Height is only the beginning of sorghum’s glory. It’s grain crown blooms in a variety of colors: white, yellow, red and black. Sorghum also has deep, expansive roots (to keep it standing upright), is drought tolerant (and we are finding out that it’s OK in wet weather too) and suitable in many kinds of soil (including poor, depleted soils). For these reasons, it is referred to as a “climate-smart” plant or a plant we can rely upon in extreme weather and provides benefits to our soil while it cares for (i.e. feeds) us. The grain can be ground into flour or eaten whole, and its stalks can be pressed for sap that is boiled down into a delicious sweetener called sorghum syrup, or simply molasses in some parts of the US south.
A lesser known characteristic of sorghum is that it is a phytolith (plant + stone), meaning it uptakes silica in its tissue that naturally binds to plant carbon. This is the case with other grasses too, like rice, barley and bamboo. When these plants decompose into the soil, the plant carbon is already stabilized in organo-mineral associations resulting in carbon that won’t easily degrade or respirate back into the air as carbon dioxide (a gas we want to decrease in our atmosphere). Some scientists promote growing more plants that are phytoliths to accelerate soil carbon storage and, hence, my interest. This theory is part of the jazz performance that is science (i.e., there are supporters and non-supporters tossing claims back and forth) and continues to be debated.
Regardless, grasses are an important part of carbon storage with less recognition than trees.

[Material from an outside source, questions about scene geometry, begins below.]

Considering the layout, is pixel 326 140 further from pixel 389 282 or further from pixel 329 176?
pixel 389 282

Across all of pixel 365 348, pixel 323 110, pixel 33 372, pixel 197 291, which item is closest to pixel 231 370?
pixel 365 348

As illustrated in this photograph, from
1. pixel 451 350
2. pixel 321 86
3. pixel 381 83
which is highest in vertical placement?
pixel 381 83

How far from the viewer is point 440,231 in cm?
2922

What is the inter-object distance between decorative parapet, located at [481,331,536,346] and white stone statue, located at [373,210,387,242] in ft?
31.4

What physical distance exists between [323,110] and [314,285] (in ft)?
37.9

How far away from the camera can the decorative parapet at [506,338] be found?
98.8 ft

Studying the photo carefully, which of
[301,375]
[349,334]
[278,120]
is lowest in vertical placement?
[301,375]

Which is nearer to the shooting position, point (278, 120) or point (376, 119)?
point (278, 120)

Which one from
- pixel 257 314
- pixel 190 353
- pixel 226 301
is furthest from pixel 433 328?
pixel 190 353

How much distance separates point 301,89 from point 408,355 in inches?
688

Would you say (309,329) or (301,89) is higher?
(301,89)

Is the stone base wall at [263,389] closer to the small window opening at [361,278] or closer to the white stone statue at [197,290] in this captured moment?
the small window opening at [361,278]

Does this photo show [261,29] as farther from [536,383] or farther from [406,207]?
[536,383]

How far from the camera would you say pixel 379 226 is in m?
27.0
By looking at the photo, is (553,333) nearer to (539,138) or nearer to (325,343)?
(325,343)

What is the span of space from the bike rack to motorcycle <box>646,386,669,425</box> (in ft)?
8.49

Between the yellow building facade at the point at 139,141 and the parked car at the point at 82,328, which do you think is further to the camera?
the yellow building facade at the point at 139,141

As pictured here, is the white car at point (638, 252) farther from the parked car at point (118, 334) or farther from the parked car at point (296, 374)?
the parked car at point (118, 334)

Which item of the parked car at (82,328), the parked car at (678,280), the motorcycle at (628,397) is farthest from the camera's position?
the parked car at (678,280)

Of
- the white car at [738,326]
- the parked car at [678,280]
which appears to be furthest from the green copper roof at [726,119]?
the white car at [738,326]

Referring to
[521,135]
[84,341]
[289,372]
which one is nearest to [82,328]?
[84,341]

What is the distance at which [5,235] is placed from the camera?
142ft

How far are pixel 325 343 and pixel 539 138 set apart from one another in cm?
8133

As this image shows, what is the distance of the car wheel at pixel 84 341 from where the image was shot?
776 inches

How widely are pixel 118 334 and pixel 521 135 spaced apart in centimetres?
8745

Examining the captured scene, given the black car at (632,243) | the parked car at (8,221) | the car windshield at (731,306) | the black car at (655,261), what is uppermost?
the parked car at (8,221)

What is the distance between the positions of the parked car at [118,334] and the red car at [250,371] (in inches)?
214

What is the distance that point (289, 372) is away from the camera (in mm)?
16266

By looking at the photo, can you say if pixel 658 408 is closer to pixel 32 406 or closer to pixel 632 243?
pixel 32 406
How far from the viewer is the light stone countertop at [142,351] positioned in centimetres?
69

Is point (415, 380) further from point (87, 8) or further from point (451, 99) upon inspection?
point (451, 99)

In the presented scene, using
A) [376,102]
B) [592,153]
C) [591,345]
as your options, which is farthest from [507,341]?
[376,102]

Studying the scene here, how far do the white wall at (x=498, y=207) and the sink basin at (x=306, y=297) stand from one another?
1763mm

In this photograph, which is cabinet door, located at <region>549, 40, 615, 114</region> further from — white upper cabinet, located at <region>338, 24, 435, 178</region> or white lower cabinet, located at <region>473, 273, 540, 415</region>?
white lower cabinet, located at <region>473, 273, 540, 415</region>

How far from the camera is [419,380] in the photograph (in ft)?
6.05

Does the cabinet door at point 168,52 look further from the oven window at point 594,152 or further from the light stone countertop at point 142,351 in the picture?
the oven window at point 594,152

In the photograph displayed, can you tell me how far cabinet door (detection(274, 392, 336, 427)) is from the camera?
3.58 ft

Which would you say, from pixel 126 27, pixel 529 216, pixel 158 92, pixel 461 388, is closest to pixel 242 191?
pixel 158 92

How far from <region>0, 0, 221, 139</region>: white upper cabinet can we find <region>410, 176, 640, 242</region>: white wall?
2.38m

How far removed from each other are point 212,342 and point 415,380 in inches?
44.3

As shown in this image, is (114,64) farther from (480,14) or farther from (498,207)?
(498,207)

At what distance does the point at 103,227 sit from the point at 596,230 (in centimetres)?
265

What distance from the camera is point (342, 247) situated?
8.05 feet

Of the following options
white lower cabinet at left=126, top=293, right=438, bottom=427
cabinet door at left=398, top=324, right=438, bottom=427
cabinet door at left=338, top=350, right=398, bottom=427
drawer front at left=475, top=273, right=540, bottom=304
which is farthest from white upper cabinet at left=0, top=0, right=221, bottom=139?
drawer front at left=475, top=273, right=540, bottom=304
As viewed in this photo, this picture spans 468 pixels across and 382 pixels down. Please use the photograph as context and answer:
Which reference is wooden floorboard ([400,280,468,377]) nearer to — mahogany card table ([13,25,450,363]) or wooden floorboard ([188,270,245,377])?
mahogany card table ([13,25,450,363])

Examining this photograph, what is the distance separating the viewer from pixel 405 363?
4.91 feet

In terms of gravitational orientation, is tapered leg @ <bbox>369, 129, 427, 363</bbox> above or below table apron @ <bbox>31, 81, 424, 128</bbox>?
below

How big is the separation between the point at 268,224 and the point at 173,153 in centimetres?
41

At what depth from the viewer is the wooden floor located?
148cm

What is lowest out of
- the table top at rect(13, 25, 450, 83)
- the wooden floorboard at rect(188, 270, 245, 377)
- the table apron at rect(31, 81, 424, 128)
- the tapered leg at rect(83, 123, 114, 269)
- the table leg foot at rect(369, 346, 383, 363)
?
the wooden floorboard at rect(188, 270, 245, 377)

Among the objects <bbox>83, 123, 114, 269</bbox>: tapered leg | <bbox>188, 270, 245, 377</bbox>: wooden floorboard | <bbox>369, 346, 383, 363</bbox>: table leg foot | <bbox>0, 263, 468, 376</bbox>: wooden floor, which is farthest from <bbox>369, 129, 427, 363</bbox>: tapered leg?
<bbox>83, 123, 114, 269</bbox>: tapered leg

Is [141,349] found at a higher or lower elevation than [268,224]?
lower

Across the Carbon Sponge Hub in Hudson Valley and Catskill regions of New York, we have been growing sorghum since 2021 and working with small farms to integrate grains into primarily vegetable crop rotations to generate new revenue, provide a local source of staple food and sequester more soil carbon while replenishing the soil. That is a lot of winning. This course of action follows Native American tradition: abundance as a result of careful balance and coordination.
My relationship with sorghum, or phytophilia, is a kind of balancing act. It is an experiment in both lovemaking and problem-solving. Can we produce and maintain spaces that are in between, not quite one or the other, but both simultaneously? For Native Americans, the Three Sisters exists, and has persisted for thousands of years, because (not despite) of being both a myth and method. That vitality should inspire and instruct, a vitality emanating from liminal space or the space in between.